* _QUOTED PASSAGE_
MANZANILLO, Mexico (AP) — He quit his corporate job and moved to Mexico to pursue his dream of sailing solo across the ocean.
Australian Timothy Shaddock, 54, bought his 30-foot catamaran two years ago in the Mexican Pacific resort of Puerto Vallarta. He needed a place to live and he liked the isolation.
“Of course, living on a boat and sailing on a boat is two different things and that was more of a challenge,” Shaddock told The Associated Press Wednesday after stepping onto land for the first time in months.
As his training ground Shaddock chose the Sea of Cortez, a narrow finger of water between the Baja California Peninsula and the Mexican mainland.
“I was aware and the only preparation that you can really do is take the boat out to sea and test the boat at sea,” Shaddock said. He would take short journeys, noting what was working on the boat and what wasn’t, but was conscious that, in late April, hurricane season was coming.

* _INFORMATION SHOWN_

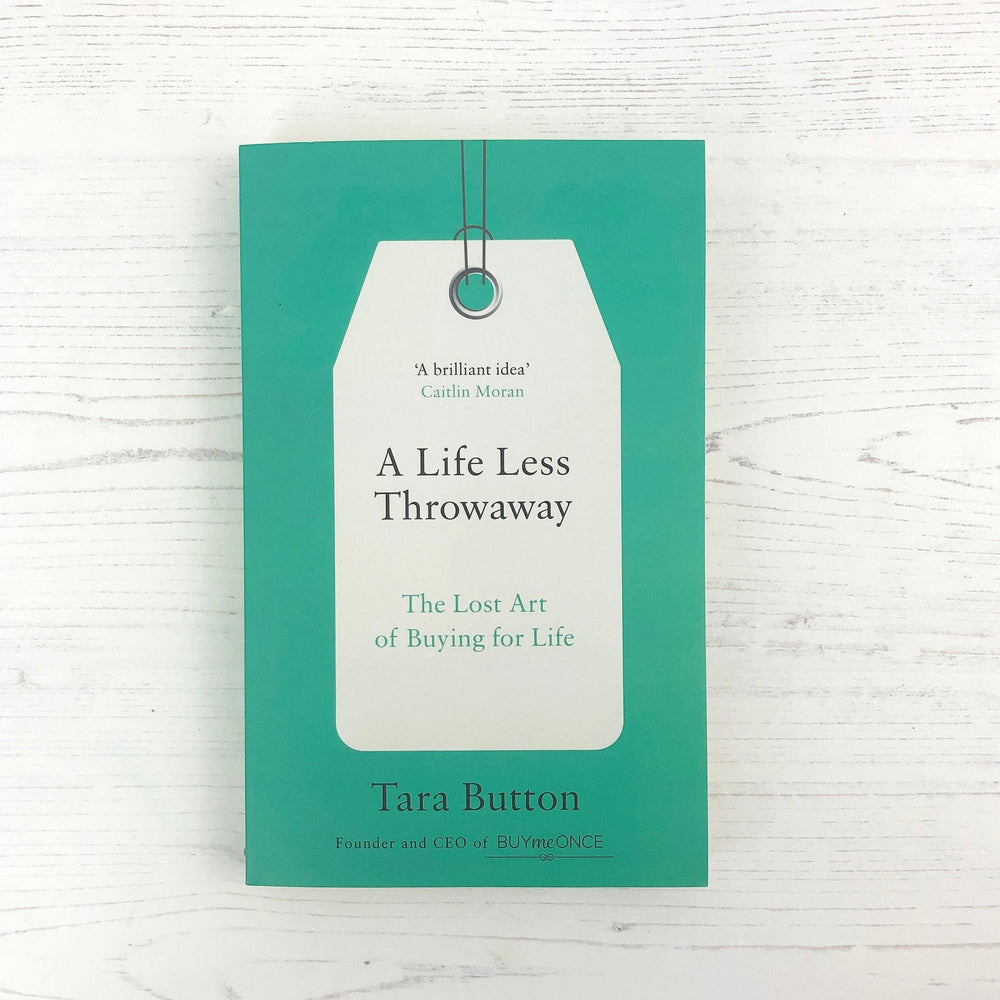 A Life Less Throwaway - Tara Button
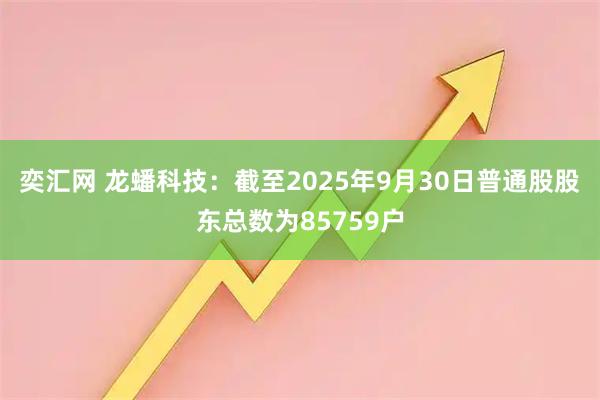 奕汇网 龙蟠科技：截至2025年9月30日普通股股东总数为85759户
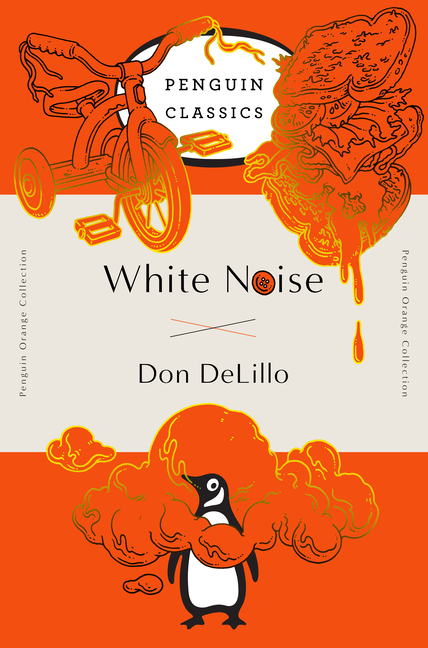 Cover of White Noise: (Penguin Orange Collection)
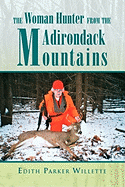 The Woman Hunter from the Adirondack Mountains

* _PROBLEMS TO WORK ON_
a. Shorten the paragraph of the sailing article that opens "Australian Timothy Shaddock, 54," into one sentence that keeps its main facts.
b. Quote the sailing article word for word, beginning at the words "As his training" and stopping after "season was coming.".
The material has no connection to the sailing article.

* _RESPONSES BY TASK_
a. Two years ago, 54-year-old Australian Timothy Shaddock bought his 30-foot catamaran in the Mexican Pacific resort of Puerto Vallarta, since he needed a place to live and liked the isolation.

b.
As his training ground Shaddock chose the Sea of Cortez, a narrow finger of water between the Baja California Peninsula and the Mexican mainland.
“I was aware and the only preparation that you can really do is take the boat out to sea and test the boat at sea,” Shaddock said. He would take short journeys, noting what was working on the boat and what wasn’t, but was conscious that, in late April, hurricane season was coming.